Brad nods, thumbs through the files in his hand while Godfather tells him he'll be working under Captain Schwetje and Lieutenant Fick. 

Brad'd never met either, only knows their reputations. Schwetji's supposed to be some inbred piece of _I Am Sam_ shit with an IQ that'd make Forrest Gump look like Stephen Hawkings. 

Fick, on the other hand…well, all that Brad'd gathered on him was Wynn was in charge of breaking him in, and the boys from H&S couldn't stop going on about a mouth that'd make a Taiwanese whore blush.

\--

Brad picks Ray Person first.

Ray was there in Afghanistan, has a commendation list as long as Brad's dick and has test scores that almost make Brad envious.
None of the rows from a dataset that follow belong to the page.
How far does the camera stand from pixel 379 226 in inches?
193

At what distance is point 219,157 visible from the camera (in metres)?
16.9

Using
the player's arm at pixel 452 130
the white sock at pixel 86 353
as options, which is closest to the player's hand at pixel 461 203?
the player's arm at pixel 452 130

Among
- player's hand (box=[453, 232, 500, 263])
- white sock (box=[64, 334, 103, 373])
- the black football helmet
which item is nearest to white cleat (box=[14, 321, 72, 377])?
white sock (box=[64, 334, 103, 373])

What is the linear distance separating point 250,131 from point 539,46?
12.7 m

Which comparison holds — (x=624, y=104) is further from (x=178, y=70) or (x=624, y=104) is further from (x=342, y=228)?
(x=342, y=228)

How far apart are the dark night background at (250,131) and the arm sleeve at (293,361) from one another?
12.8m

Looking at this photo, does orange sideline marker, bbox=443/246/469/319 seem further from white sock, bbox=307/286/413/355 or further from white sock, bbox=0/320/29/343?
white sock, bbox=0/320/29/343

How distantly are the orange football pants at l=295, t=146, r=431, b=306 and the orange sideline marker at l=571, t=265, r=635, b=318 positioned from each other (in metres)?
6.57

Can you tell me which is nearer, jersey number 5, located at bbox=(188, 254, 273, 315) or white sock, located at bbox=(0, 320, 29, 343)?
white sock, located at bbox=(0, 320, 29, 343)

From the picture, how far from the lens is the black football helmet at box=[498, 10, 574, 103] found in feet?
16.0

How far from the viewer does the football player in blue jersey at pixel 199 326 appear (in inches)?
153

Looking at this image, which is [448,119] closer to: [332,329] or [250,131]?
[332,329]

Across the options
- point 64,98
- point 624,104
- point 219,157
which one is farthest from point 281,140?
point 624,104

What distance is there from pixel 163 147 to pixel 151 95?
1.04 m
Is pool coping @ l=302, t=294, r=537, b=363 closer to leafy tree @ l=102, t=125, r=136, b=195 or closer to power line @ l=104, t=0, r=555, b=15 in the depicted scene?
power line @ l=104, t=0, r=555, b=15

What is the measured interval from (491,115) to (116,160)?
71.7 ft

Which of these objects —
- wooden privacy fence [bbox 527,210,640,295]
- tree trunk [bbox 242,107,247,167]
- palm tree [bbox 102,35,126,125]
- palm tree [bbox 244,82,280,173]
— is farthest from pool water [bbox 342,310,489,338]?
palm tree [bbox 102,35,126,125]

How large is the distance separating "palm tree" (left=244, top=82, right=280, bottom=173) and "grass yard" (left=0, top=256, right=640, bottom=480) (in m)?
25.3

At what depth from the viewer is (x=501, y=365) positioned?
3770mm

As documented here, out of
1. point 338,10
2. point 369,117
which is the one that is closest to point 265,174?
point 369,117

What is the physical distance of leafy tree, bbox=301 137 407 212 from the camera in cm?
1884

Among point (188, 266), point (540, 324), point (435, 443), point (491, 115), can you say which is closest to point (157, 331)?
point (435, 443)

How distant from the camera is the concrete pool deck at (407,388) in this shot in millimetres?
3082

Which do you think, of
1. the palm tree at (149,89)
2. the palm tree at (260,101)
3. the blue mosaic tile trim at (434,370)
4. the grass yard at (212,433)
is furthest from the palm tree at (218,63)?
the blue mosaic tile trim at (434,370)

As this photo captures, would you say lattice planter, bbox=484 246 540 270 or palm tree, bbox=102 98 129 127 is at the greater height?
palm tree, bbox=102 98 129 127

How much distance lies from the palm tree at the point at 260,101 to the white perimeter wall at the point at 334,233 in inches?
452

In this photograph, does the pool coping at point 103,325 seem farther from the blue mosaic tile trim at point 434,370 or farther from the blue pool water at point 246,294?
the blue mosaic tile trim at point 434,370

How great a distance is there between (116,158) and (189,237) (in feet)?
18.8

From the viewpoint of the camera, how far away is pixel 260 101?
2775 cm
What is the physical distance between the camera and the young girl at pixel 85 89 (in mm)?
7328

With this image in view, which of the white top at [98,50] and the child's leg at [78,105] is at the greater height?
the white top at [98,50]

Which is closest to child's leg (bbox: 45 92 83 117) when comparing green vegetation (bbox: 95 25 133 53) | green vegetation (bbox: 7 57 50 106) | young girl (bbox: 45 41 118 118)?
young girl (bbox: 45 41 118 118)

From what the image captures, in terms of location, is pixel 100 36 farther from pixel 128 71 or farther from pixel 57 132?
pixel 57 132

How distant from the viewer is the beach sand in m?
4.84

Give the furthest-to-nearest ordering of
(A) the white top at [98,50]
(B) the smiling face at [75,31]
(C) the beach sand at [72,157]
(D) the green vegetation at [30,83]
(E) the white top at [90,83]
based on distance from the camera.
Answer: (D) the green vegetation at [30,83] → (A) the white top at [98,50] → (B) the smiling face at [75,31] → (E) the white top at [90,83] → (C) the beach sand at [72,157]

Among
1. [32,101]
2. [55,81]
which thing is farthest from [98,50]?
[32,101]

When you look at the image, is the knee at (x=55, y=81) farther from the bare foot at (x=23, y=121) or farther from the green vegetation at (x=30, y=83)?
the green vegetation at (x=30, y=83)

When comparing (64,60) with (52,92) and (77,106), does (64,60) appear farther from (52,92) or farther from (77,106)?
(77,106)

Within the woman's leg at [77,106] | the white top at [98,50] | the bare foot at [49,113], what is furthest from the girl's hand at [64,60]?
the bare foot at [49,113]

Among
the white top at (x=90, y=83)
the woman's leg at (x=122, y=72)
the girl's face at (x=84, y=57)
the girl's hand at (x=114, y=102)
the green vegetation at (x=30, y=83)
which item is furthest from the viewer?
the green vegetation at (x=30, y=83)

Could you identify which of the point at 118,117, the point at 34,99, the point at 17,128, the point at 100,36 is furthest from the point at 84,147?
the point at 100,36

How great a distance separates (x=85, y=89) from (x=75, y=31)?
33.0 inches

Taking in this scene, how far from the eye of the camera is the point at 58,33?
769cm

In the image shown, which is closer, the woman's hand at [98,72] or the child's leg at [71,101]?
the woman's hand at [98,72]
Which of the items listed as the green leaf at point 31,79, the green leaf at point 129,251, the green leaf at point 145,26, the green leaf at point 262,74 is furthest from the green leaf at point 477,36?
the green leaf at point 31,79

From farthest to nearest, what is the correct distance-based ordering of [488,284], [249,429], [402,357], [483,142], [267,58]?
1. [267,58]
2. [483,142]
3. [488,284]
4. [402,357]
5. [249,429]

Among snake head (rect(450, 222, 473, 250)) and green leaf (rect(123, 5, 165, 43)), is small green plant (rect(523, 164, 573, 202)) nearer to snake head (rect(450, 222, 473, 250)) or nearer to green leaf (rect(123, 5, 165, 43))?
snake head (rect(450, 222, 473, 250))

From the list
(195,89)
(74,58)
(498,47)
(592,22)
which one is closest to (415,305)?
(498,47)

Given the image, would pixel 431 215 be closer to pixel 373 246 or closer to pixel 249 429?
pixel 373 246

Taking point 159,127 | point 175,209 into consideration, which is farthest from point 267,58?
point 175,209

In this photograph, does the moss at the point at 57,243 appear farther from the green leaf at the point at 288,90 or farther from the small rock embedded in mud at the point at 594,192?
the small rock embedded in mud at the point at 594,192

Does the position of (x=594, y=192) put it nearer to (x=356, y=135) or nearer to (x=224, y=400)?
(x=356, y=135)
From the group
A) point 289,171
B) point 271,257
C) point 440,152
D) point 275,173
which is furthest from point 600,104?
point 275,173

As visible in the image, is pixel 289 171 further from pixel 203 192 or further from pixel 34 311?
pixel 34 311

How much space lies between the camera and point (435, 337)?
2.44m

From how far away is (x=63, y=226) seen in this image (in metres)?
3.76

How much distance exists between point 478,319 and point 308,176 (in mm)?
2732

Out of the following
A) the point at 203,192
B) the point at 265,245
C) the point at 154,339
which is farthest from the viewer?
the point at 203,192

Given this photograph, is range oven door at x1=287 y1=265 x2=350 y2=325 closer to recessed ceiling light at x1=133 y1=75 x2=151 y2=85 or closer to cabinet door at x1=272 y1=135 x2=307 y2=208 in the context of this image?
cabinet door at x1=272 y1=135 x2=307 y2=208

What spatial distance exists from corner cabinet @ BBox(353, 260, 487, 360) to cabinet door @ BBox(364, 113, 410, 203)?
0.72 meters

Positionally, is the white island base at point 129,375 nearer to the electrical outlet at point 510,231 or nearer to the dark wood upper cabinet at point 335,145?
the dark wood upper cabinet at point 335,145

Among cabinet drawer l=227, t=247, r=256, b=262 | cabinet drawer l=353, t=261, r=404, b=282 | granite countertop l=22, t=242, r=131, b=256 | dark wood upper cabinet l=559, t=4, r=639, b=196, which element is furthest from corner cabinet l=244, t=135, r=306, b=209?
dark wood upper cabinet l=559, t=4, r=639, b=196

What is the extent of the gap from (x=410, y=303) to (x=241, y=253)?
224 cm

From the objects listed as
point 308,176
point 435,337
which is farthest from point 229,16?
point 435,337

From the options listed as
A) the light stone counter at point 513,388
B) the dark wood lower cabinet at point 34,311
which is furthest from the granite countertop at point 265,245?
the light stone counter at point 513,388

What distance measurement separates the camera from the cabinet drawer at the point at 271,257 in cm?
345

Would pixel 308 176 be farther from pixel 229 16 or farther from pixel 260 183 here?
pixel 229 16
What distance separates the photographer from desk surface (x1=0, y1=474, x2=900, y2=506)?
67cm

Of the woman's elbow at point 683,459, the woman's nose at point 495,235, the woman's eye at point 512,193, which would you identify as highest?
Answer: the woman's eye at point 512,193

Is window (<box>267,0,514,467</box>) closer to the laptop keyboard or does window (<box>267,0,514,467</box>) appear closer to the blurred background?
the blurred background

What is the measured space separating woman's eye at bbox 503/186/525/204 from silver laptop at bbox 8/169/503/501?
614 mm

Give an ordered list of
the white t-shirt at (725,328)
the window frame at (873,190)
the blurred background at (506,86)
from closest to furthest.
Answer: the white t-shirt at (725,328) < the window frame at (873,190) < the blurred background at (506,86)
He's a wiry little asshole with a quick mouth, a sharp tongue, and a stubborn clench to his jaw. He's a whisky tango hick, but he's a genius and Brad wants a brain like that at his nine.

Trombley's the baby Marine, fresh out of training and Brad recognizes the warrior spirit in his eyes, wide and cold and eager. He'd make one hell of a Marine the second his balls dropped and he figured out what to do with his dick.

"Yo, Iceman!" Brad lifts his head. It's Poke. "Isn't this shit unreal? Fucking team captains." 

Brad smiles. 

"You got your boys yet?"

Brad flashes him another smile. "Daddy's got himself a good little batch of miscreants to play with."

"I got me some of the lesser fuckups, too," Poke laughs. 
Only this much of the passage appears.